Likewise, Britain last month announced plans to impose a temporary 25% windfall tax on oil and gas company profits and to funnel the proceeds to financially struggling households.
Yet for all the public’s resentment, most economists say corporate price gouging is, at most, one of many causes of runaway inflation — and not the primary one.”
“There are much more plausible candidates for what’s going on,” said Jose Azar an economist at Spain’s University of Navarra.
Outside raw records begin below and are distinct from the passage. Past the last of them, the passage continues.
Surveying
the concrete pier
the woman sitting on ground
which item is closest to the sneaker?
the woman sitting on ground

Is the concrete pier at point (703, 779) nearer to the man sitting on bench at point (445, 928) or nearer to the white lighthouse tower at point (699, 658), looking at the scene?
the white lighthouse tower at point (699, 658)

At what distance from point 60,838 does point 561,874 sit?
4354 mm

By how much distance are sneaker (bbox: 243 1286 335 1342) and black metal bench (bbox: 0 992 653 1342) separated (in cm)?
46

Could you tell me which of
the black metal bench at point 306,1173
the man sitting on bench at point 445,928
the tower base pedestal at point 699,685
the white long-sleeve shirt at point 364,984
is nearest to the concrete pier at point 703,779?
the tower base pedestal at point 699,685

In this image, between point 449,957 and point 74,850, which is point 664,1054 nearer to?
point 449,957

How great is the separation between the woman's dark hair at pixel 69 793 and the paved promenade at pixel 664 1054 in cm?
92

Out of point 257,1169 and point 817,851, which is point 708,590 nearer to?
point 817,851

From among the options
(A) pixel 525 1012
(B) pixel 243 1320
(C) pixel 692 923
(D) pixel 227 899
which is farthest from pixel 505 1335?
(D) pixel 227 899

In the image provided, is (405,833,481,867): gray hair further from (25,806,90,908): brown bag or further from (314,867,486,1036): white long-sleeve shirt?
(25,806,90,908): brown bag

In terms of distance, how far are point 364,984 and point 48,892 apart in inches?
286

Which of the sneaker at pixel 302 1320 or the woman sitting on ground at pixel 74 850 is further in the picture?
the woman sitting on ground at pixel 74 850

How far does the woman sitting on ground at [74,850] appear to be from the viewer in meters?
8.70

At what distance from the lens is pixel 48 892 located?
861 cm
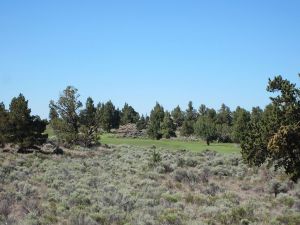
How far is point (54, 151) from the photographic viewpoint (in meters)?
43.8

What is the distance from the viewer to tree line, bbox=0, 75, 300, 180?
659 inches

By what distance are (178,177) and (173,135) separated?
72233mm

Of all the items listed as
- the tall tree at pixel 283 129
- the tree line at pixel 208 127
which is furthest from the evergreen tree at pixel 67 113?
the tall tree at pixel 283 129

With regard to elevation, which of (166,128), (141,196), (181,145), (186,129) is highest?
(166,128)

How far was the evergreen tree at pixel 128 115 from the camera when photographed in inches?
5231

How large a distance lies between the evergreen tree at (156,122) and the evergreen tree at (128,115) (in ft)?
88.1

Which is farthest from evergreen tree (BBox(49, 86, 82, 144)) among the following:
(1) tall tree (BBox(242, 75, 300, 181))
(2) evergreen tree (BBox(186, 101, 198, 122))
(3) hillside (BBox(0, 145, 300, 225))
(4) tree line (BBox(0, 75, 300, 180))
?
(2) evergreen tree (BBox(186, 101, 198, 122))

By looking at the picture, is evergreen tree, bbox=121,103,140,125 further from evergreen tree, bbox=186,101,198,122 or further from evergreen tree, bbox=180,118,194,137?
evergreen tree, bbox=180,118,194,137

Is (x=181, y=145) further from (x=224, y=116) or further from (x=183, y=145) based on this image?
(x=224, y=116)

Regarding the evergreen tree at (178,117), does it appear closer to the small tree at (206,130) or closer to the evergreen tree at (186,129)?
the evergreen tree at (186,129)

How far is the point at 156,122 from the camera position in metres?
96.0

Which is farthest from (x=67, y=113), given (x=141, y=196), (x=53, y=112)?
(x=141, y=196)

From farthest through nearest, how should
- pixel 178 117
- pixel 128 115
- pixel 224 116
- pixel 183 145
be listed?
pixel 128 115, pixel 178 117, pixel 224 116, pixel 183 145

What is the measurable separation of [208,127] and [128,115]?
5539 centimetres
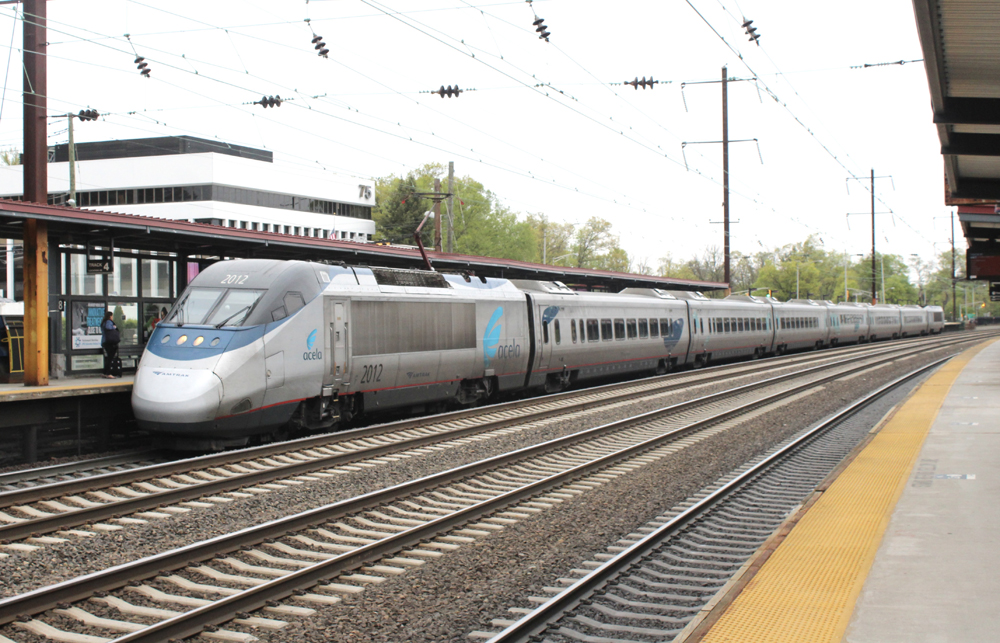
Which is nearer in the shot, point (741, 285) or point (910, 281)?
point (741, 285)

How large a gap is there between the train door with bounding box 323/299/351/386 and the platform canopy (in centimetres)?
926

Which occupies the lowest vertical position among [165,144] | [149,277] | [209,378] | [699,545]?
[699,545]

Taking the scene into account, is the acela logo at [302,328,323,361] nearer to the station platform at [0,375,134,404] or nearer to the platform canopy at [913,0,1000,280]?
the station platform at [0,375,134,404]

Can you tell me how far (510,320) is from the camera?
1980 cm

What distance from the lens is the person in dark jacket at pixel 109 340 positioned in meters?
15.6

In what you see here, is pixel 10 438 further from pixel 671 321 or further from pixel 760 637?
pixel 671 321

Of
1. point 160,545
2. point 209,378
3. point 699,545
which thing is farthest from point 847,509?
point 209,378

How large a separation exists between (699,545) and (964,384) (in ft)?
65.4

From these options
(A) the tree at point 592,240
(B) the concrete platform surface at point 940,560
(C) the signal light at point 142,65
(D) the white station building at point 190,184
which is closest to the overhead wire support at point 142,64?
(C) the signal light at point 142,65

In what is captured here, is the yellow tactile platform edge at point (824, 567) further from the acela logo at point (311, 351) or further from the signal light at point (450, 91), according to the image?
the signal light at point (450, 91)

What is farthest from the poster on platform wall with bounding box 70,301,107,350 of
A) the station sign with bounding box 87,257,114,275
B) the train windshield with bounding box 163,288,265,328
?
the train windshield with bounding box 163,288,265,328

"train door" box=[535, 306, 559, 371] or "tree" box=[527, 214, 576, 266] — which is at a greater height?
"tree" box=[527, 214, 576, 266]

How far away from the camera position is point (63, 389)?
12.7 m

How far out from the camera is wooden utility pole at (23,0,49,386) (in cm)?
1407
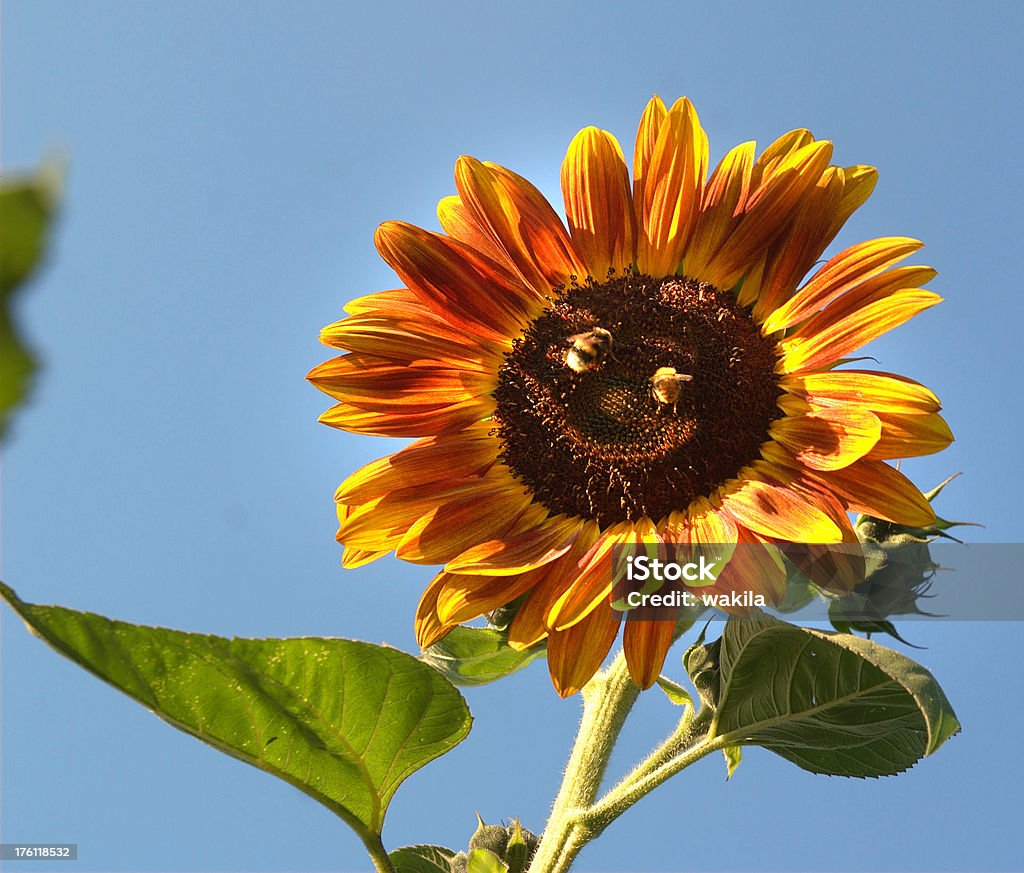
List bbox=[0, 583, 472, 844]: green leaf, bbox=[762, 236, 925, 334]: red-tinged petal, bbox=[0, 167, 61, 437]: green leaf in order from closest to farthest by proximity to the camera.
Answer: bbox=[0, 167, 61, 437]: green leaf → bbox=[0, 583, 472, 844]: green leaf → bbox=[762, 236, 925, 334]: red-tinged petal

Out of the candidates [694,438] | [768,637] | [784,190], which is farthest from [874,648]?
[784,190]

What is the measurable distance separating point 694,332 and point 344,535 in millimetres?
1000

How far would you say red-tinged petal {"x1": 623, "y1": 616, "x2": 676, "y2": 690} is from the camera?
1.98 metres

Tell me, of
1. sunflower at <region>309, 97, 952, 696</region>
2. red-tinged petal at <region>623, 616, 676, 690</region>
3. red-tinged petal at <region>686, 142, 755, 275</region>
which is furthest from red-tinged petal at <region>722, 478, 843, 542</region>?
red-tinged petal at <region>686, 142, 755, 275</region>

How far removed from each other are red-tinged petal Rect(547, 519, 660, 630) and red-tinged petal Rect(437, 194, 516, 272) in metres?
0.82

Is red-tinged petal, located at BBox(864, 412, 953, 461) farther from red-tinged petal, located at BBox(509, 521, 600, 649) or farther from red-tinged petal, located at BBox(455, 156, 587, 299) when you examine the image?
red-tinged petal, located at BBox(455, 156, 587, 299)

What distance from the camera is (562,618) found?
6.76 feet

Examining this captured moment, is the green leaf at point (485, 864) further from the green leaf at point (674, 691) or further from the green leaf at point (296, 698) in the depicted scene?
the green leaf at point (674, 691)

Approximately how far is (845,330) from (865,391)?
0.58 ft

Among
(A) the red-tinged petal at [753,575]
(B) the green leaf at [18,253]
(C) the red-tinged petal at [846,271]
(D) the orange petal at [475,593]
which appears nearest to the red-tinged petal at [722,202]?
(C) the red-tinged petal at [846,271]

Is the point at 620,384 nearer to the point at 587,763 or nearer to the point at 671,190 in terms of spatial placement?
the point at 671,190

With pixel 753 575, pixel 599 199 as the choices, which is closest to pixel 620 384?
pixel 599 199

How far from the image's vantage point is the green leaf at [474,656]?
7.98 feet

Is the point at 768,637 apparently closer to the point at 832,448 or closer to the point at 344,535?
the point at 832,448
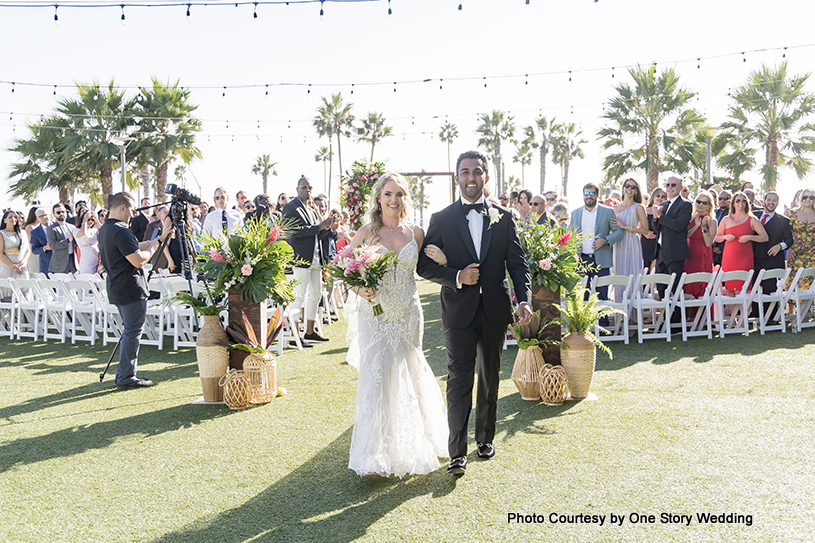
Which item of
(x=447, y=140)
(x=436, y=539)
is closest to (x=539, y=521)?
(x=436, y=539)

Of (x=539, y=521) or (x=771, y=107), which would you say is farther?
(x=771, y=107)

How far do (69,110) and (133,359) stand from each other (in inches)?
792

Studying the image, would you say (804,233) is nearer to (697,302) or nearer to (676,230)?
(676,230)

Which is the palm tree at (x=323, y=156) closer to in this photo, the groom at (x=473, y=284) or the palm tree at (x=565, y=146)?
the palm tree at (x=565, y=146)

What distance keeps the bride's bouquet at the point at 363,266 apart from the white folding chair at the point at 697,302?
5.99m

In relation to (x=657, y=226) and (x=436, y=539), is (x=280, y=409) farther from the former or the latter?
(x=657, y=226)

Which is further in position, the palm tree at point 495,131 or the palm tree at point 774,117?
the palm tree at point 495,131

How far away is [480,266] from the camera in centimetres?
407

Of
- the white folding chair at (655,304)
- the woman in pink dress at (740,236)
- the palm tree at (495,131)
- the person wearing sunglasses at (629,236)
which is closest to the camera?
Result: the white folding chair at (655,304)

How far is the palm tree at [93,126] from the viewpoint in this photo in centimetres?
2333

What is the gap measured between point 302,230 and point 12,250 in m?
5.65

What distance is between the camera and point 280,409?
595 centimetres

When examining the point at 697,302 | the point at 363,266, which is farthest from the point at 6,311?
the point at 697,302

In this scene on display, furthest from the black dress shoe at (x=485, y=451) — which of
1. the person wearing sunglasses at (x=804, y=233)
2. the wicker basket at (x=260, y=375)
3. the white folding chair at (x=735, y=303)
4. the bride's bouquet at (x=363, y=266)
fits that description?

· REUTERS: The quote below is from an excellent graphic product on their website.
o “Overall, it is a touchy moment. The Fed has had episodes where it attacked high inflation, notably in the 1970 and 1980s, at the expense of higher unemployment. It has had episodes, including the decade just concluded, of inflation that was lower than its target. But it has never had a moment when the central bank said it was going to let inflation get a bit high then edge it back down. Fed officials feel they have the tools and expertise to do this. They also have plenty of skeptics. Whether they succeed rests on all those recent price shocks - to used cars, to food, to energy, and other items - proving to be “transitory”.
Well, that should be enough to convince everyone that this is not only a delicate political issue but an immensely complex one as well. What matters in regard to our midterms is that voters stop listening exclusively to one or the other major political parties. Inflation as explained by either sides’ news outlets will likely or pointedly mislead in favor of their preferred policies. There is no indication that anything the new administration did, made a significant difference either way, despite the finger pointing by the right. There is corporate greed, but not on the level assigned to it by the left. Like everything in national security, true answers depend on problem-solving, not politics.
Whose fault is it that politics is hyper-partisan? The bottom line is that it’s all voters fault. If we would demand honesty and integrity from our elected representatives at the ballot box, we all win. If we remain tribalized to an extreme degree, we all lose. That my friends, is a harsh but accurate bottom line. Our first president and only independent one warned us starkly when he left office after his second term. George Washington, hands down my role model of leadership, for what our democratic republic should have been, before “factions,” political parties came into popularity, at the birth of our nation. We apparently haven’t listened. The only question remaining is, “will we, before it’s too late?”
"However [political parties] may now and then answer popular ends, they are likely in the course of time and things, to become potent engines, by which cunning, ambitious, and unprincipled men will be enabled to subvert the power of the people and to usurp for themselves the reins of government, destroying afterwards the very engines which have lifted them to unjust dominion."